> **本文抜粋**:
▬▬▬▬▬▬▬▬▬▬
小劇場は始めてであるが薄暗くて冷房が余り効いていない。ステージの左右に蝋
燭が灯され、左右の壁に木の枠組みが舞台奥まで設置されている。上部は奥に行
くに従い傾斜していて、ステージ全体が奈落の底に吸いこまれそうな傾斜舞台を
演出している。さらに舞台上部にもスクリーン幕が上から下へ傾斜していて、遠
近法の原理で狭いステージを奥行きあるものに見せる工夫がなされている。ちな
みに客席は段々畑になっていて、雰囲気はザルツブルクでのレジデンツの客席配
置に似ている。とはいえ、ここの小劇場はとても小さいので、やや圧迫感を感じ
る。

演奏が始る前に佐藤扮するアモーレが赤いマント姿で思い悩む場面が描かれる。
▬▬▬▬▬▬▬▬▬▬
> **抽出した行**:
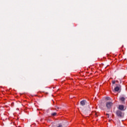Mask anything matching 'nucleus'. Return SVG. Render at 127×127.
I'll use <instances>...</instances> for the list:
<instances>
[{"label": "nucleus", "mask_w": 127, "mask_h": 127, "mask_svg": "<svg viewBox=\"0 0 127 127\" xmlns=\"http://www.w3.org/2000/svg\"><path fill=\"white\" fill-rule=\"evenodd\" d=\"M87 104V101L85 100H83L81 101H80V105L82 107H85L86 105Z\"/></svg>", "instance_id": "obj_1"}, {"label": "nucleus", "mask_w": 127, "mask_h": 127, "mask_svg": "<svg viewBox=\"0 0 127 127\" xmlns=\"http://www.w3.org/2000/svg\"><path fill=\"white\" fill-rule=\"evenodd\" d=\"M112 106H113V103L112 102H107L106 103V107L108 109H111Z\"/></svg>", "instance_id": "obj_2"}, {"label": "nucleus", "mask_w": 127, "mask_h": 127, "mask_svg": "<svg viewBox=\"0 0 127 127\" xmlns=\"http://www.w3.org/2000/svg\"><path fill=\"white\" fill-rule=\"evenodd\" d=\"M116 115L118 116V117H123V113H122V112L120 110H118L116 112Z\"/></svg>", "instance_id": "obj_3"}, {"label": "nucleus", "mask_w": 127, "mask_h": 127, "mask_svg": "<svg viewBox=\"0 0 127 127\" xmlns=\"http://www.w3.org/2000/svg\"><path fill=\"white\" fill-rule=\"evenodd\" d=\"M52 127H63V126H62V124H58L57 125H53Z\"/></svg>", "instance_id": "obj_4"}, {"label": "nucleus", "mask_w": 127, "mask_h": 127, "mask_svg": "<svg viewBox=\"0 0 127 127\" xmlns=\"http://www.w3.org/2000/svg\"><path fill=\"white\" fill-rule=\"evenodd\" d=\"M124 108H125V107H124V105H119V109L121 111H124Z\"/></svg>", "instance_id": "obj_5"}, {"label": "nucleus", "mask_w": 127, "mask_h": 127, "mask_svg": "<svg viewBox=\"0 0 127 127\" xmlns=\"http://www.w3.org/2000/svg\"><path fill=\"white\" fill-rule=\"evenodd\" d=\"M120 101H122L123 102V104H124V102H125V101H126V98H125V97H120Z\"/></svg>", "instance_id": "obj_6"}, {"label": "nucleus", "mask_w": 127, "mask_h": 127, "mask_svg": "<svg viewBox=\"0 0 127 127\" xmlns=\"http://www.w3.org/2000/svg\"><path fill=\"white\" fill-rule=\"evenodd\" d=\"M115 91L116 92H119V91H120V87H119L118 86L116 87L115 88Z\"/></svg>", "instance_id": "obj_7"}, {"label": "nucleus", "mask_w": 127, "mask_h": 127, "mask_svg": "<svg viewBox=\"0 0 127 127\" xmlns=\"http://www.w3.org/2000/svg\"><path fill=\"white\" fill-rule=\"evenodd\" d=\"M56 115H57V113H52L51 116H53V117H55V116H56Z\"/></svg>", "instance_id": "obj_8"}, {"label": "nucleus", "mask_w": 127, "mask_h": 127, "mask_svg": "<svg viewBox=\"0 0 127 127\" xmlns=\"http://www.w3.org/2000/svg\"><path fill=\"white\" fill-rule=\"evenodd\" d=\"M112 84H116V81L113 80L112 81Z\"/></svg>", "instance_id": "obj_9"}, {"label": "nucleus", "mask_w": 127, "mask_h": 127, "mask_svg": "<svg viewBox=\"0 0 127 127\" xmlns=\"http://www.w3.org/2000/svg\"><path fill=\"white\" fill-rule=\"evenodd\" d=\"M14 104V103H11V106H13Z\"/></svg>", "instance_id": "obj_10"}, {"label": "nucleus", "mask_w": 127, "mask_h": 127, "mask_svg": "<svg viewBox=\"0 0 127 127\" xmlns=\"http://www.w3.org/2000/svg\"><path fill=\"white\" fill-rule=\"evenodd\" d=\"M57 109H61V108L57 107Z\"/></svg>", "instance_id": "obj_11"}]
</instances>
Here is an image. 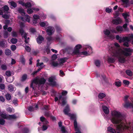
▬▬▬▬▬▬▬▬▬▬
> **課題**:
**1)** 小劇場の舞台を描いた本文抜粋から、「小劇場は始めてであるが薄暗くて冷房が余り効いていない。ステージの左右に蝋」を含む箇所で始まり「演奏が始る前に佐藤扮するアモーレが赤いマント姿で思い悩む場面が描かれる。」の後で終わる部分を、一字も変えずに抜き出しなさい。
**2)** 小劇場での観劇を描いた文章の続きを、最後の文の後から書きなさい。

> **解答**:
**1)**
小劇場は始めてであるが薄暗くて冷房が余り効いていない。ステージの左右に蝋
燭が灯され、左右の壁に木の枠組みが舞台奥まで設置されている。上部は奥に行
くに従い傾斜していて、ステージ全体が奈落の底に吸いこまれそうな傾斜舞台を
演出している。さらに舞台上部にもスクリーン幕が上から下へ傾斜していて、遠
近法の原理で狭いステージを奥行きあるものに見せる工夫がなされている。ちな
みに客席は段々畑になっていて、雰囲気はザルツブルクでのレジデンツの客席配
置に似ている。とはいえ、ここの小劇場はとても小さいので、やや圧迫感を感じ
る。

演奏が始る前に佐藤扮するアモーレが赤いマント姿で思い悩む場面が描かれる。

**2)**
ほどなく演奏が始り、客席通路からニンフ立ちが舞台に登場して合唱となる。劇
場の音響のためか合唱はやや固い響きだ。これは歌手たちにも言えるが、決して
柔らかな響きは期待できない。ドラマが進行してゆくが、どうも今一つ魅力を感
じない。この名作には名演奏のCDが沢山でているので、これらと比較すること
自体間違っているのかも知れないが。それはともかく、普段見れないオペラを見
ることが出来ただけでも収穫である。

このオペラは通常3幕となっているが、今回の公演では通常の第1幕と第2幕を
一幕として扱い、全2幕構成で上演された。すなわち地獄でオルフェオが竪琴を
奏でる場面が第1幕となる。後半の物語は前半に比べよりドラマティックのため
か、このオペラの魅力が十分に演奏されたように感じる。アリアなどの聞かせ所
よりもお芝居であることが素直に描かれていたのに好感が持てる。特にエウリデ
ィーチェに振り向けないオルフェオの葛藤が痛ましいほどに伝わってきた。後半
のオルフェオの歌は素晴らしく盛り上がりを見せた。拍手は早々と切り上げられ
1時間50分で終了した。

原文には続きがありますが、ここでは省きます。